I had this issue about a month ago in my riparium where each crypt of mine lost a couple leaves. Started with browning. I was dosing (and running CO2). After taking measurements I realized that nitrates were very low, most likely the emergent plants were using up more nutrients and the tank was bottoming out (even with ADA substrate). After increasing dosing the crypts are now doing much better.

I would start first with trying to keep NO3 levels at least at 10ppm.

Also, you are keeping your lights on a timer?


----------



## pyrrolin (Jan 11, 2012)

no timer yet, but hoping soon there will be lots available cheap for Christmas season.

Dollarama has timers but they are only 2 prong but I have one on my son's goldfish tank.

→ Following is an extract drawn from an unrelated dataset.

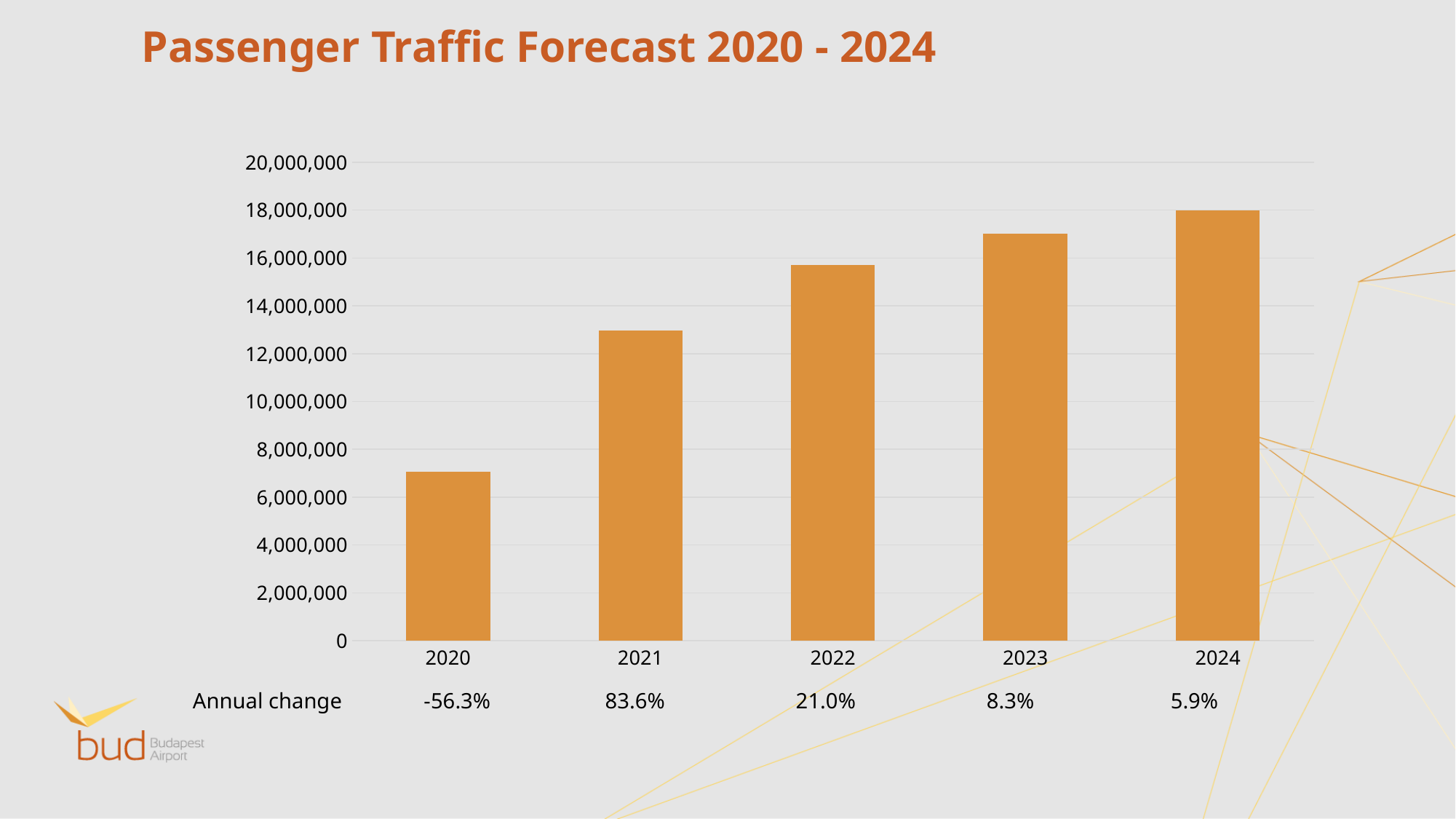
Is the value for 2020 greater or less than 8,000,000? less Which year has the lowest forecast passenger traffic? 2020 Do the passenger traffic values rise or fall from 2020 to 2024? rise Is the value for 2023 greater or less than 16,000,000? greater How many years are plotted on the chart? 5 What kind of chart is shown on the slide? bar chart Is the value for 2022 greater or less than 16,000,000? less What is the title of the chart? Passenger Traffic Forecast 2020 - 2024 What is the annual change shown for 2021? 83.6% Which year has the highest forecast passenger traffic? 2024 Which year has the larger forecast passenger traffic, 2021 or 2022? 2022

I need quite a few timers unless I get creative and can get the cords of a few lights into a power bar that is in a timer, then maybe I can go with just 2 or 3. My budget sucks so bad. There are so many things I want to do, but can't due to funds available


----------



## Reckon (Mar 6, 2013)

pyrrolin said:


> no timer yet, but hoping soon there will be lots available cheap for Christmas season.
> 
> Dollarama has timers but they are only 2 prong but I have one on my son's goldfish tank.
> 
> I need quite a few timers unless I get creative and can get the cords of a few lights into a power bar that is in a timer, then maybe I can go with just 2 or 3. My budget sucks so bad. There are so many things I want to do, but can't due to funds available


So how long are the lights on for?
Lights should not be on for more than 12 hours. 10 hours max really.
Perhaps try to work out a habit, eg. on when leave for work, and off after dinner. Or something like that.


----------



## pyrrolin (Jan 11, 2012)

so, an idea I have is to lower the light on time of this tank in the hopes that with less light time, the plants will use less nitrates so it can build up a bit until I have the funds to add more stock to the tank


----------